L’approvazione della risoluzione di Laeken dette quindi vita alla Convenzione europea, riunita per la prima volta a Bruxelles il 28 febbraio 2002. Dopo quasi 18 mesi, il presidente della Convenzione, Valéry Giscard d’Estaing, annunciava al Consiglio europeo riunito a Salonicco il 19 e 20 giugno 2003 l’imminente fine dei lavori e il completamento di un progetto di “Costituzione europea”, che veniva quindi inviato alle istituzioni e ai governi alla fine dei lavori della Convenzione il 10 luglio 2003.

Vale la pena di ricordare che uno dei momenti più drammatici e decisivi dei lavori della Convenzione, fu quando Giuliano Amato, vice presidente della Convenzione e presidente del Gruppo di riflessione n. 3 sulle “conseguenze della personalità giuridica dell’Unione”, presentò alla sessione plenaria di settembre 2003 il suo primo rapporto, perorando senza esitazioni l’esplicita attribuzione della personalità giuridica all’Unione, nonostante le inattese perplessità di Giscard d’Estaing, ottenendo l’unanime approvazione dell’Assemblea.

Risolta subito e con grande successo tale questione preliminare, era chiaro che le conseguenze sarebbero state di grandissima importanza, se non altro perché tale riconoscimento rendeva ovvia la natura “costituzionale” della grande riforma (sulla presentazione del rapporto Amato v.
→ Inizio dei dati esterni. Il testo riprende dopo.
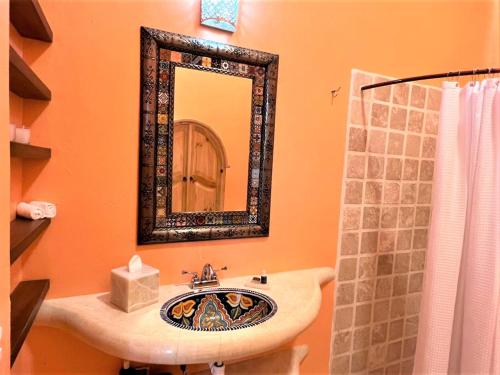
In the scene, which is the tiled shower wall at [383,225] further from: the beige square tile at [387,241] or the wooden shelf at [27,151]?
the wooden shelf at [27,151]

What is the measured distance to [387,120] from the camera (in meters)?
1.74

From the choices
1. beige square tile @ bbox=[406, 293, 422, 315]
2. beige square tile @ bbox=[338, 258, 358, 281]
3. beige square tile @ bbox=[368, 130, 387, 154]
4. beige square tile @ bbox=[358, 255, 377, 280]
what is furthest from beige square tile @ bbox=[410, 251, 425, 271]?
beige square tile @ bbox=[368, 130, 387, 154]

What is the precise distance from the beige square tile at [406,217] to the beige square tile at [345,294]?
0.46 metres

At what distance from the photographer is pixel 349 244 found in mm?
1721

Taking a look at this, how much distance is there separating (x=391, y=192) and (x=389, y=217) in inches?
5.4

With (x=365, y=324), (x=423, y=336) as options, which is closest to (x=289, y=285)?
(x=423, y=336)

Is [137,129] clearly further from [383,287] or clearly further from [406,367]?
[406,367]

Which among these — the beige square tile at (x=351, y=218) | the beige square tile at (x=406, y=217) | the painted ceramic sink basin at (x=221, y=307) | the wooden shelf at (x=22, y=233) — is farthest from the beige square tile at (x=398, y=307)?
the wooden shelf at (x=22, y=233)

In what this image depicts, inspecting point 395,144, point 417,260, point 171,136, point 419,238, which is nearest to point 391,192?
point 395,144

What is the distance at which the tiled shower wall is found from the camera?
1.69 m

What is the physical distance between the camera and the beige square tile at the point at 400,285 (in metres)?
1.88

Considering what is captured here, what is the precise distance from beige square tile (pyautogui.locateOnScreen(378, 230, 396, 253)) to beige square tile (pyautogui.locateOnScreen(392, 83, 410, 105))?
70 cm

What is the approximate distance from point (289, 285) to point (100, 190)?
2.75ft

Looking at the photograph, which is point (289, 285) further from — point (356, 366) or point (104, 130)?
point (104, 130)
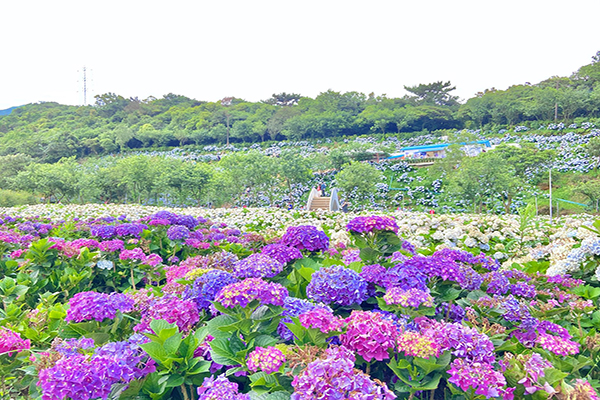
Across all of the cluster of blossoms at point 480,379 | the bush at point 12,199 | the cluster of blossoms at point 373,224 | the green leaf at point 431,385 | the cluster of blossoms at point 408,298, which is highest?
the cluster of blossoms at point 373,224

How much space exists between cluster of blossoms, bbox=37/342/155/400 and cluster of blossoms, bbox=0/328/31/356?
479 millimetres

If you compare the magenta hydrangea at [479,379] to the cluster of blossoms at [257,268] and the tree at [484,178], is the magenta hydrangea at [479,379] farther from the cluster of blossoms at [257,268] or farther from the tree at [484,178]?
the tree at [484,178]

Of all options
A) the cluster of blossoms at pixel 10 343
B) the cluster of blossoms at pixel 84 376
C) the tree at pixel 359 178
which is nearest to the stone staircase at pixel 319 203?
the tree at pixel 359 178

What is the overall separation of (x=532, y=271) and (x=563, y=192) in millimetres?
25154

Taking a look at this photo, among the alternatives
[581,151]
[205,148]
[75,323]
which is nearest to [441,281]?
[75,323]

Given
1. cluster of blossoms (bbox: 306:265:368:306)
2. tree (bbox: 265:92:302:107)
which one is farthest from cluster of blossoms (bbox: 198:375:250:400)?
tree (bbox: 265:92:302:107)

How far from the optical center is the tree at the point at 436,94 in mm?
62125

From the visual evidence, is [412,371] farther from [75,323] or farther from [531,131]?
[531,131]

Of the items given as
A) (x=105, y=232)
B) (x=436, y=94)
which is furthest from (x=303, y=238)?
(x=436, y=94)

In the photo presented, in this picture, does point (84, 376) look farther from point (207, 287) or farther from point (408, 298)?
point (408, 298)

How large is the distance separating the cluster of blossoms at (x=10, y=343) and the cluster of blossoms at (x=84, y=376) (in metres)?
0.48

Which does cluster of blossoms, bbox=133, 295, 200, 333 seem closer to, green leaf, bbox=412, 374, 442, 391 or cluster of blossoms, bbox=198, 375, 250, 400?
cluster of blossoms, bbox=198, 375, 250, 400

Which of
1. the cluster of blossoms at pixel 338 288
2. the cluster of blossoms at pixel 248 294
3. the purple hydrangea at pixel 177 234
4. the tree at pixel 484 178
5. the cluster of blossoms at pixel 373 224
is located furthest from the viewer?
the tree at pixel 484 178

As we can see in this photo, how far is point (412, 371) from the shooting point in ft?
4.03
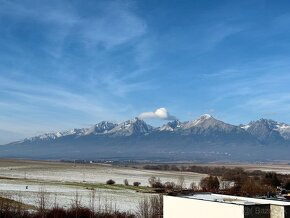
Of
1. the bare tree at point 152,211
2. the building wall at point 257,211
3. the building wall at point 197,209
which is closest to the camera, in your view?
the building wall at point 257,211

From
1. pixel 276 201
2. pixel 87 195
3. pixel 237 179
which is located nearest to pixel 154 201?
pixel 87 195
Dauvergne, 2004, p. 81 e ss.).

L’approvazione del rapporto Amato, convinta e unanime, chiuse definitivamente qualsiasi dibattito sulla questione e aprì la via alle decisioni successive sulla fusione dei Trattati, le competenze delle istituzioni, ecc. Va inoltre ricordato che nel corso dei negoziati, talvolta drammatici, della CIG (apertasi a Roma il 1° ottobre 2003 e conclusasi a Bruxelles il 18 giugno 2004), da nessuna delegazione partecipante fu sollevata obiezione alcuna alle conclusioni della Convenzione concernenti la definizione e la struttura dell’Unione europea.

Il “Trattato che adotta una Costituzione per l’Europa” venne firmato a Roma il 29 ottobre 2004. A partire da quella data, furono avviate nei venticinque membri comunitari le procedure di ratifica, che, dopo i voti contrari nel 2005 dei cittadini di due Stati fondatori (Francia e Paesi Bassi) subirono una drastica battuta d’arresto.

Dopo una “pausa di riflessione”, il tentativo di riforma fu rilanciato nel corso del 2007 e le linee guida di un nuovo Trattato europeo vennero gettate durante il Consiglio europeo di Bruxelles del 21 e il 22 giugno 2007. La nuova Conferenza intergovernativa (CIG) iniziava il 23 luglio i lavori per definire le modifiche giuridiche necessarie per elaborare il nuovo Trattato, che sarebbe dovuto entrare in vigore nel 2009, modificando e riformando i Trattati esistenti. Il 3 ottobre, la CIG licenziava la bozza definitiva del nuovo Trattato europeo poi discussa a Lussemburgo il 15 ottobre dai ministri degli Esteri dei 27 paesi membri e il 18 ottobre dai capi di Stato e di governo. Il 19 ottobre 2007 il testo era approvato durante il vertice informale di Lisbona dei capi di Stato e di governo dell’Unione europea e firmato, di nuovo a Lisbona, il 13 dicembre 2007 (v. Trattato di Lisbona). A norma dell’articolo 6, il Trattato avrebbe dovuto essere ratificato dagli Stati membri conformemente alle rispettive norme costituzionali, e sarebbe dovuto entrare in vigore il 1° gennaio 2009, se tutti gli strumenti di ratifica fossero stati depositati (altrimenti, il primo giorno del mese successivo all’avvenuto deposito dell’ultimo strumento di ratifica).

Accanto all’approfondimento, non si può dimenticare che nel corso degli ultimi anni l’Unione europea ha conosciuto il più grande ampliamento della sua storia: dal 1° maggio 2004, sono diventati membri comunitari Estonia, Lettonia, Lituania, Polonia, Ungheria, Repubblica Ceca, Slovacchia, Slovenia, Malta e Cipro e il 1° gennaio 2007 hanno fatto il loro ingresso anche Romania e Bulgaria.